Tool Learning for Code Generation. The integration of external tools with foundation models presents an important avenue for enhancing code generation, particularly when handling complex, real-world software engineering tasks. By leveraging tools like API search engines or development environments, models can overcome the limitations of memorized knowledge, ensuring more accurate and context-specific code outputs. Tool learning has the potential to shift code generation from a purely generative task to an interactive one, where models dynamically consult external resources for better decision-making. This is particularly crucial for real-world repo-level coding challenges, where understanding contextual dependencies across files and integrating code testing mechanisms are paramount. The ability of a model to actively search for and apply the correct APIs, as demonstrated by ToolCoder [
171], or to operate within more sophisticated development interfaces, like those proposed in SWE-Agent [
161] and CodeAgent [
170], reflects a broader shift in how AI can augment software development. Such approaches not only improve accuracy but also align better with human-like programming workflows, which rely heavily on external resources. Moreover, frameworks like AppWorld [
139] illustrate how tool learning can extend beyond mere API usage to orchestrate complex workflows across multiple apps, emphasizing the versatility and scalability of tool learning in diverse programming environments.
Tool Learning for Scientific Discovery. AI for science has shown great potential in various scientific scenarios, such as HyperTree Proof Search for proving Metamath theorems [
61] and protein structure prediction in structural biology [
53]. Overall, AI system has been proven effective in capturing rules and patterns from scientific data and providing hints for human researchers. Nevertheless, in the absence of professional scientific knowledge and reasoning ability training, the scientific problems that AI can solve are limited.
Tool learning brings new solutions to this problem. Specifically, AI systems are promising to manipulate scientific tools and play more important roles in scientific discovery, and solve multidisciplinary problems (e.g., mathematics, cybernetics, materials). For instance, MATLAB [
79] is designed for algorithm development, data visualization/analysis, and numerical computation. With MATLAB, AI systems can analyze raw materials, design algorithms, and verify assumptions by conducting simulations.

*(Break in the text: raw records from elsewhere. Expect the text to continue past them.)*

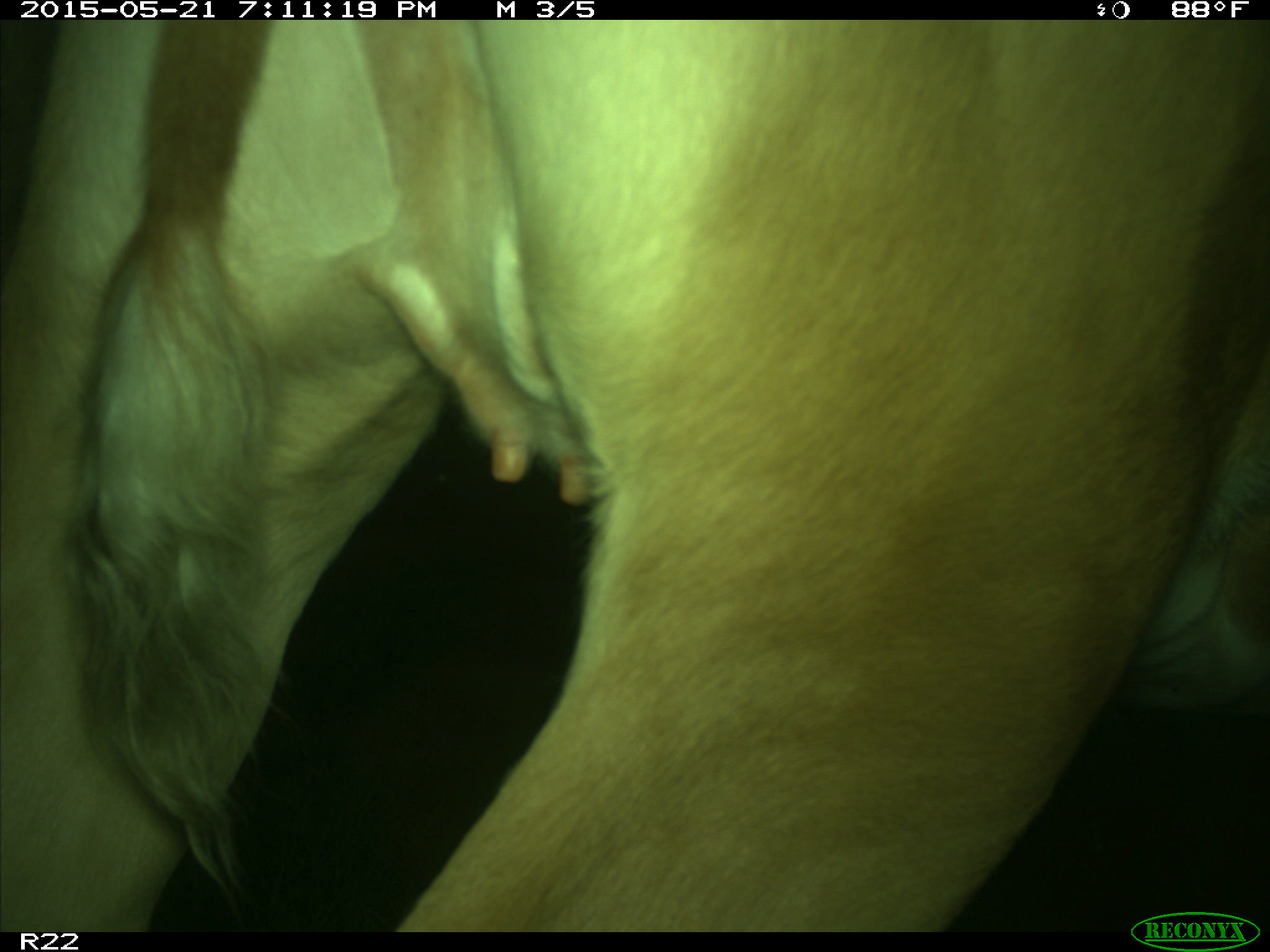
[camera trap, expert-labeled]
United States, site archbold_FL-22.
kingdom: Animalia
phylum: Chordata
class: Mammalia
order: Artiodactyla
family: Bovidae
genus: Bos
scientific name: Bos taurus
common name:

Apart from the software level, it is also possible for AI systems to manipulate practical platforms such as the synthetic robots [
17], and to conduct synthetic experiments independently. Recently, Boiko et al. [
12] show the potential of this direction and build a system that uses foundation models to design, plan, and execute scientific experiments (e.g., catalyzed cross-coupling reactions). However, this approach also presents challenges in terms of the complexity of scientific problems, the need for robust and interpretable models, and the ethical and safety considerations of autonomous scientific discovery.